This is vitality in a one-dish meal. The combination of strengthening buckwheat noodles with the richness of batter-fried root and sweet vegetables works within a savory, gingered broth to create a strong body and clear mind. All that and it tastes great!
- Yield: 4 Servings
- 4 cups spring or filtered water
- ¼ cup organic soy sauce
- 1 (1-inch) piece kombu
- 1 to 2 dried shiitake mushrooms, soaked in water until soft, stemmed
- 5 to 6 slices fresh ginger
- 1 cup whole wheat pastry or sprouted whole wheat flour
- Pinch sea salt
- 1 tablespoon kuzu root, dissolved in a small amount of cold water
- ¾ to 1 cup dark beer or sparkling water
- 8 ounces soba noodles
- 1 onion, sliced into thin rings
- 1 to 2 carrots, cut into thin oblong slices
- 1 medium burdock root, cut into thin oblong slices
- 1 small sweet potato, cut into thin oblong slices
- Handful cremini mushrooms, brushed free of dirt, halved
- 2 stalks broccoli, cut into small florets
- 2 quarts avocado or non-GMO sunflower oil, for frying
- 2 to 3 fresh scallions, thinly sliced on the diagonal, for serving
To make the Dashi
- Combine the water, soy sauce, kombu, shiitakes, and ginger in a pot.

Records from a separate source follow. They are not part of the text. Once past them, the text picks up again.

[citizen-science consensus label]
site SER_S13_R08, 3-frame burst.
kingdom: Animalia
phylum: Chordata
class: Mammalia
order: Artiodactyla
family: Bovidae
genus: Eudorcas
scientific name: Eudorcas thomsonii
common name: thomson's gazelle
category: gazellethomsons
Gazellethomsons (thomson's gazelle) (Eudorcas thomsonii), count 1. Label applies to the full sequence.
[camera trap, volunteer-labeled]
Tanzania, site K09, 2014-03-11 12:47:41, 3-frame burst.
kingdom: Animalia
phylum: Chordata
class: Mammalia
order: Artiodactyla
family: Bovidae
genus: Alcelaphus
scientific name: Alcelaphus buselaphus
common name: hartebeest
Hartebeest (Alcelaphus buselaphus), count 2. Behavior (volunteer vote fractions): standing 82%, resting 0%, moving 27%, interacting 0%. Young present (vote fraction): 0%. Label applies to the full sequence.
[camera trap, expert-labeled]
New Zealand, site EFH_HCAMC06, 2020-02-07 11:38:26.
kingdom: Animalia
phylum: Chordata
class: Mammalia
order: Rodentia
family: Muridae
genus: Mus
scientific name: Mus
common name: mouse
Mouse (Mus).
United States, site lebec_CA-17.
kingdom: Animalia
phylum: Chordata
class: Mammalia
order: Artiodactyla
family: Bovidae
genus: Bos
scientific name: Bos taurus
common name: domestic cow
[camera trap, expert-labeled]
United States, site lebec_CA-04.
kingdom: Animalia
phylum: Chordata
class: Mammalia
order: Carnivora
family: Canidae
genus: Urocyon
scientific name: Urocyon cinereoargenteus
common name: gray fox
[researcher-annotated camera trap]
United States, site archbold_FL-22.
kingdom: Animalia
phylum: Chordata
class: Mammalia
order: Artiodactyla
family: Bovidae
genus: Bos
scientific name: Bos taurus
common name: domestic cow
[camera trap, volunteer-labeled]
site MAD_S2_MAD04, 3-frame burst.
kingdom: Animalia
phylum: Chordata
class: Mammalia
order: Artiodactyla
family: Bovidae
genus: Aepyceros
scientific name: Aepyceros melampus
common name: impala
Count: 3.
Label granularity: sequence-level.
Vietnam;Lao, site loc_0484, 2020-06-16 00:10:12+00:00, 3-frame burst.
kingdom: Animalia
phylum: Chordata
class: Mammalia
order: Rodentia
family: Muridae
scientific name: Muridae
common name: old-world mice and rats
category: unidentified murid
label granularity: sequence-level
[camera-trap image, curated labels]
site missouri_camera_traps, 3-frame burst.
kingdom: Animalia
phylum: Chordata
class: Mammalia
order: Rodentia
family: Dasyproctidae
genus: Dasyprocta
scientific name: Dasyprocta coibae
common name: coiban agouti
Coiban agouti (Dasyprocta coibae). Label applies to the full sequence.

Bring to a boil, covered. Reduce the heat to low and remove the kombu, shiitakes, and ginger. Slice the shiitakes and kombu into thin pieces and return them to the broth. Discard the ginger. Simmer for 15 to 20 minutes, covered, to develop the flavors. To make the Tempura Batter
- Combine the flour and salt in a bowl. Stir in the dissolved kuzu root. Slowly add the beer or sparkling water to form a thin, spoonable batter, taking care that it’s not too runny. Set the batter aside for 10 minutes before using. The sparkling water or beer and the kuzu are what will make your coating crispy, so they are important ingredients. To make the Noodles and Vegetables
- Bring a large pot of salted water to a boil and cook noodles according to package directions until al dente. Drain and rinse well. Set the noodles aside in the colander while you cook the vegetables, as they will need a quick rinse to loosen them before serving.
- Spread the vegetables on a platter for easy access and place the bowl of tempura batter next to them. Heat about 3 inches of oil in a deep pot over medium heat. To make sure the oil is hot enough to start frying, submerge a pair of chopsticks in the oil. If bubbles accumulate around the chopsticks, the oil is ready. Raise the heat to high and, working in batches, begin dipping the vegetables into the tempura batter and dropping them gently into the oil. Fry until crispy and golden brown. The average frying time is 1 to 2 minutes try not to leave the vegetables in the oil too long or they will be oily instead of crispy. Drain well on parchment paper or paper towels. Repeat with the remaining ingredients. You may want to keep the fried veggies in a warm oven (200°F) to keep them crisp while you continue to work.
- To assemble, rinse the noodles quickly and mound in individual serving bowls. Ladle the broth over the noodles and top generously with the tempura veggies. Serve immediately, garnished with fresh scallions.